Tuttavia, introdurre dispositivi diagnostici sul territorio significa anche gestire rischi concreti: risultati non omogenei, errori pre-analitici, uso non appropriato dei test, scarsa tracciabilità, formazione insufficiente degli operatori e difficoltà di integrazione con i sistemi informativi.
Per questo Agenas richiama la necessità di un modello organizzativo chiaro, adattabile ai diversi contesti regionali e aziendali, ma capace di garantire qualità, sicurezza, appropriatezza delle prestazioni e uso efficiente delle risorse.
Il ruolo del laboratorio resta centrale
Un punto importante è che la diagnostica decentrata non sostituisce il laboratorio tradizionale. Al contrario, ne estende la funzione sul territorio.

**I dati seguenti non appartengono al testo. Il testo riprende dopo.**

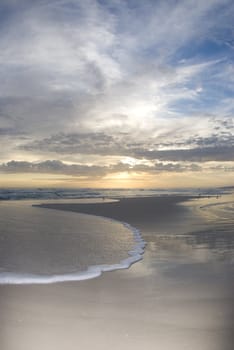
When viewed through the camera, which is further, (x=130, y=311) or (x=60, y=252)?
(x=60, y=252)

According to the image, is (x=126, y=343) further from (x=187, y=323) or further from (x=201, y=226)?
(x=201, y=226)

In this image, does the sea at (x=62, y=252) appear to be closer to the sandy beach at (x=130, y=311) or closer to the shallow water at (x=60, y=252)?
the shallow water at (x=60, y=252)

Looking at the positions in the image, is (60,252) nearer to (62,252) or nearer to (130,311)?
(62,252)

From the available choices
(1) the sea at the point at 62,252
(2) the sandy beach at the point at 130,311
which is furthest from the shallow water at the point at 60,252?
(2) the sandy beach at the point at 130,311

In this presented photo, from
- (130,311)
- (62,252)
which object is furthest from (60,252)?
(130,311)

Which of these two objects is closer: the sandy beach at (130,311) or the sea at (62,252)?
the sandy beach at (130,311)

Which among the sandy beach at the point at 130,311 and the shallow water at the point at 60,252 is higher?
the shallow water at the point at 60,252

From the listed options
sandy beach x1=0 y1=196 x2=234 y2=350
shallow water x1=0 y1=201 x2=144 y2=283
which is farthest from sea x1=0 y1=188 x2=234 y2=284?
sandy beach x1=0 y1=196 x2=234 y2=350

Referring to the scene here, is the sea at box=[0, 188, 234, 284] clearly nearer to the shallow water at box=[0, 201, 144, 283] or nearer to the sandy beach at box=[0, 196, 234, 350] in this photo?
the shallow water at box=[0, 201, 144, 283]

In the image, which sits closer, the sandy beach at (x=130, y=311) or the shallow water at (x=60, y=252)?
the sandy beach at (x=130, y=311)
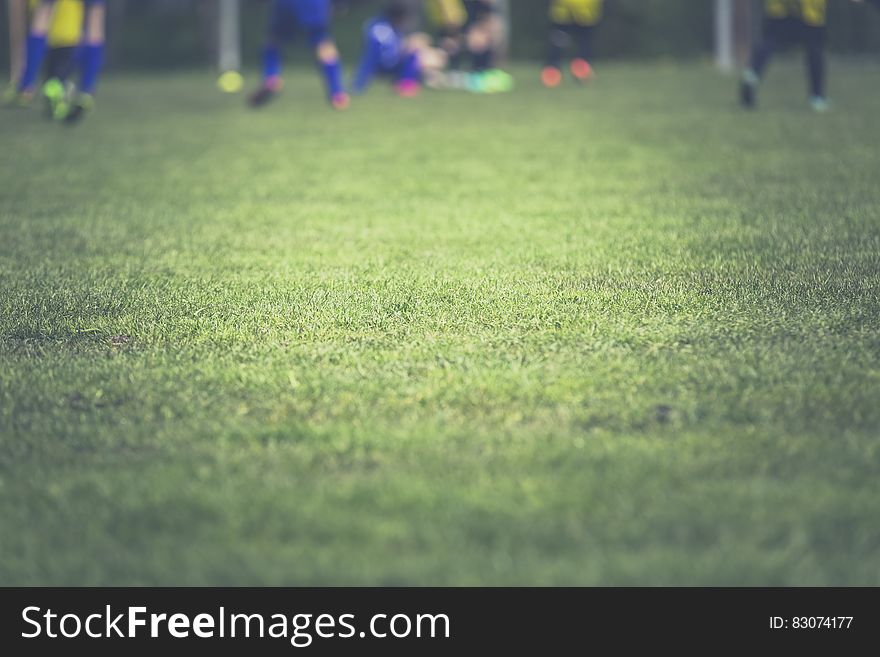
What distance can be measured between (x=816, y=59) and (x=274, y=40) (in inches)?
192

Il laboratorio di riferimento mantiene un ruolo essenziale nella definizione delle procedure, nella verifica delle prestazioni, nel controllo qualità, nella formazione degli operatori e nel monitoraggio del processo.
Questo approccio è particolarmente rilevante per i centri di analisi, i tecnici di laboratorio, i medici e le direzioni sanitarie: il POCT non è solo un dispositivo da acquistare, ma un processo da progettare, controllare e documentare.

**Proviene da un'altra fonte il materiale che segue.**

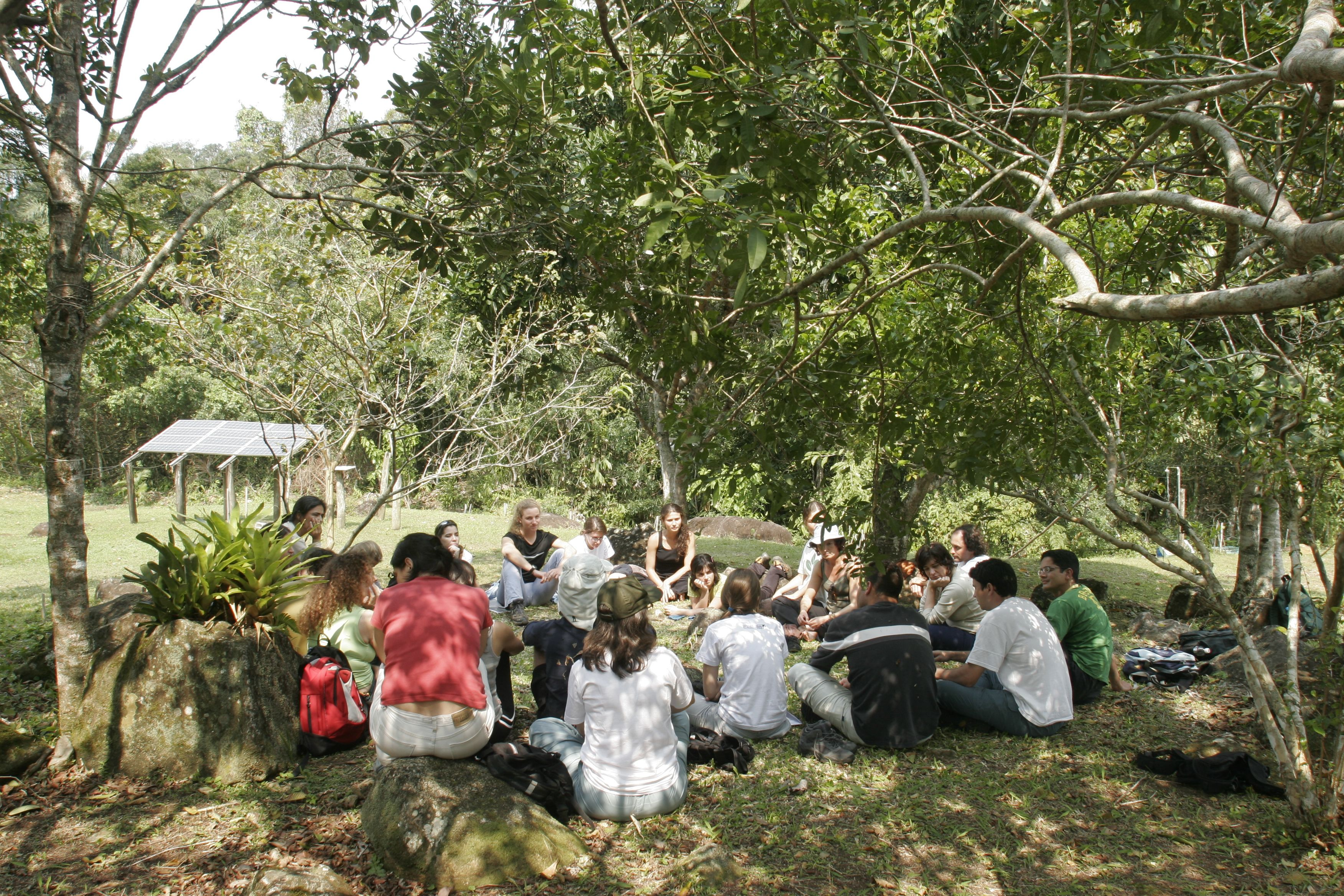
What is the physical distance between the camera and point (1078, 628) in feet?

Qualità, tracciabilità e formazione
Perché un test eseguito vicino al paziente sia realmente utile, il risultato deve essere affidabile e inserito nel percorso clinico.
Questo significa prevedere:
- criteri di appropriatezza per l’utilizzo dei test
- verifica delle prestazioni prima dell’uso clinico
- controlli di qualità interni
- eventuale valutazione esterna di qualità, quando disponibile
- operatori formati, autorizzati e periodicamente valutati
- tracciabilità di risultati, controlli, manutenzioni e responsabilità
- integrazione con sistemi informativi, LIS e cartella clinica
Senza questi elementi, il rischio è trasformare una tecnologia potenzialmente utile in una fonte di variabilità e criticità.

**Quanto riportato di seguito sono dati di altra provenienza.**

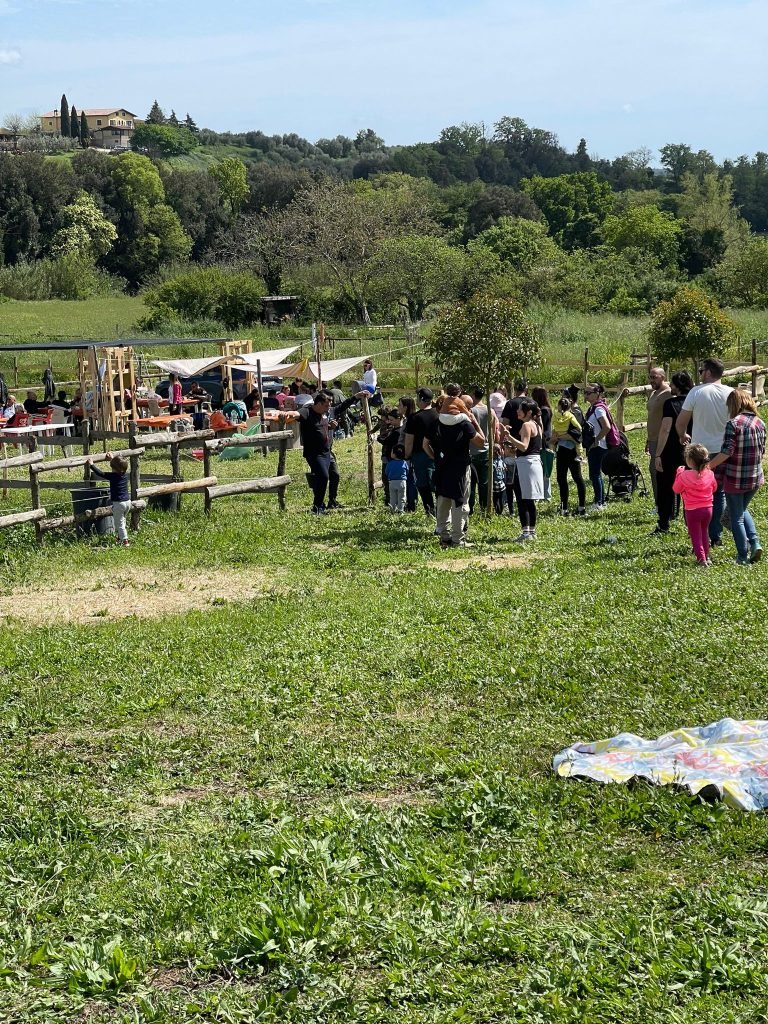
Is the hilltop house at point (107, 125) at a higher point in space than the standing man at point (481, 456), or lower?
higher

Una sfida organizzativa per la sanità territoriale
Il vero tema, quindi, non è scegliere tra laboratorio centrale e diagnostica di prossimità. Il punto è costruire una rete in cui il test eseguito sul territorio sia parte di un sistema controllato, verificabile e coerente con gli standard della medicina di laboratorio.
Per le Case della Comunità, questo può rappresentare un passaggio importante: più accessibilità per il cittadino, maggiore tempestività per alcune decisioni cliniche e migliore gestione dei pazienti cronici o fragili.
Per le strutture sanitarie, invece, significa investire non solo in strumenti, ma anche in governance, formazione, procedure, audit e integrazione digitale.
Conclusione
I Point of Care Testing possono contribuire a rendere più efficace l’assistenza territoriale, ma non devono essere interpretati come semplici “test rapidi”.
Sono strumenti diagnostici che richiedono regole, competenze e responsabilità precise.
In sanità, la velocità è un valore solo quando resta collegata alla qualità. E la qualità, soprattutto nella diagnostica, nasce da processi chiari, dati tracciabili e integrazione con il laboratorio.